_Work request_: In the records below, find the line containing "order: Artiodactyla"; copy exactly that line and all lines after it to the end, and nothing else.

_The records_:

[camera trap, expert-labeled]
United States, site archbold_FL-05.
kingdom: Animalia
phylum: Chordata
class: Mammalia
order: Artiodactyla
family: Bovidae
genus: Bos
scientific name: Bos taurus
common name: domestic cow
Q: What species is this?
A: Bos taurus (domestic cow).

_Result_:
order: Artiodactyla
family: Bovidae
genus: Bos
scientific name: Bos taurus
common name: domestic cow
Q: What species is this?
A: Bos taurus (domestic cow).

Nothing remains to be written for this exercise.